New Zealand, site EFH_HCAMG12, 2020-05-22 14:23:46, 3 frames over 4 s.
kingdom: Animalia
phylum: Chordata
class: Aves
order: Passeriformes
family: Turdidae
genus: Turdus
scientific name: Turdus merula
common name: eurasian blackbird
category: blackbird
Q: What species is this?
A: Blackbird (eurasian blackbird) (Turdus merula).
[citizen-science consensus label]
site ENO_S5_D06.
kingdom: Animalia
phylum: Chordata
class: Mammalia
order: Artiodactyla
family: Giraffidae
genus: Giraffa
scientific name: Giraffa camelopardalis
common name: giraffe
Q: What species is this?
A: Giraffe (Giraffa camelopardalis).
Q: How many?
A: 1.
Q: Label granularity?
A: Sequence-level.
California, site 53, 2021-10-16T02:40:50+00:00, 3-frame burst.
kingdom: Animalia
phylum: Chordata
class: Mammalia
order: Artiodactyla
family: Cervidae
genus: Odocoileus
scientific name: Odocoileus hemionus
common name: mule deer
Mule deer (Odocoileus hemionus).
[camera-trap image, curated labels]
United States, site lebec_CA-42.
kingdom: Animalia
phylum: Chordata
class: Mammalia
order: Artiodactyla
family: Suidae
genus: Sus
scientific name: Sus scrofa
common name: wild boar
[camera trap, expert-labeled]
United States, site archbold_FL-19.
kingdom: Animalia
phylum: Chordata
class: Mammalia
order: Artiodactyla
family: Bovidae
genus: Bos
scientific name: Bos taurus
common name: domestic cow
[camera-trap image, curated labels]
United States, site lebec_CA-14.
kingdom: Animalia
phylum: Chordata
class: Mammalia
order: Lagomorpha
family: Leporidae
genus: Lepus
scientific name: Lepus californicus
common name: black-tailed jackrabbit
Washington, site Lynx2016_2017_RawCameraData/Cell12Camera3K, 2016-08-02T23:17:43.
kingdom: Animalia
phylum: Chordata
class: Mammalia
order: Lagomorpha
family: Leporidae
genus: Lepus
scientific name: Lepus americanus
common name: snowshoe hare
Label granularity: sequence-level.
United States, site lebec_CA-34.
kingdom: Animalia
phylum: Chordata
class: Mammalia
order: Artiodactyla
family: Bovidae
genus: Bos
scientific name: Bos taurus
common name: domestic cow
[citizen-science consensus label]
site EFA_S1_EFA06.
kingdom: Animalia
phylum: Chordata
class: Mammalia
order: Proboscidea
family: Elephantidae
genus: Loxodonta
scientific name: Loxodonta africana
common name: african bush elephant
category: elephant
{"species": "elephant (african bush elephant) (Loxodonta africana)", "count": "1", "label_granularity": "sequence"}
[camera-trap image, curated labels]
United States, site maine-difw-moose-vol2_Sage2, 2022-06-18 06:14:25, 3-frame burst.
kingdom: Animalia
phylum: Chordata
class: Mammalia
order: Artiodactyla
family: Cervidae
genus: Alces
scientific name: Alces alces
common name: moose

**PROBLEM DESCRIPTION:**
Keep only the lines of the listing that contain the word "moose", and copy them.

**FINISHED TASK:**
United States, site maine-difw-moose-vol2_Sage2, 2022-06-18 06:14:25, 3-frame burst.
common name: moose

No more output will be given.